Patient and hospital characteristics
Patient age, race or ethnicity, hospital length-of-stay, and vital status at discharge were recorded directly from the NIS. In the NIS, Hispanic ethnicity is considered as a distinct racial/ethnic group. Excess hospital stay was defined as a stay greater than the 90th percentile (3 days for a vaginal delivery and 5 days for a cesarean delivery). The Charlson comorbidity index and the comorbidity index for obstetric patients were calculated using previously described ICD-9-CM algorithms [14‐16]. The comorbidity index for obstetric patients was designed specifically for use in obstetric patient populations. It includes maternal age and 20 maternal conditions (e.g., severe preeclampsia/eclampsia), that are predictive of maternal end-organ injury or death during the delivery hospitalization through 30 days postpartum. Delivery was categorized as vaginal or cesarean delivery. The following hospital characteristics were recorded directly from the NIS: location and teaching status (categorized as rural, urban non-teaching and urban teaching) and geographic region defined by the US Census Bureau (Northeast, Midwest, South, and West).
Statistical analysis
Statistical analysis was performed with R version 3.5.0 (R Foundation for Statistical Computing, Vienna, Austria) and specific packages (survey for analysis of complex survey samples). It followed the HCUP recommendations for the analysis of complex survey data [17].

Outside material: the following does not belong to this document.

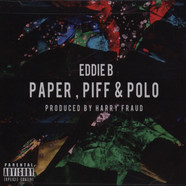 Eddie B. & Harry Fraud - Paper Piff & Polo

Results are expressed as count (% or per 100,000). Both unweighted and weighted counts were calculated using individual discharge weight provided by the NIS. Univariate comparison of categorical variables between discharges with and without the diagnosis of MH used Chi-squared test and of continuous variables Wilcoxon tests.
The prevalence of MH diagnosis was calculated overall and according to the delivery mode (cesarean or vaginal delivery). Furthermore, stratified analysis was performed according to: 1) patient age, race, and comorbidity indexes; 2) hospital location/teaching status and geographic region; and 3) 3 time periods (2003–2006, 2007–2010, and 2011–2014).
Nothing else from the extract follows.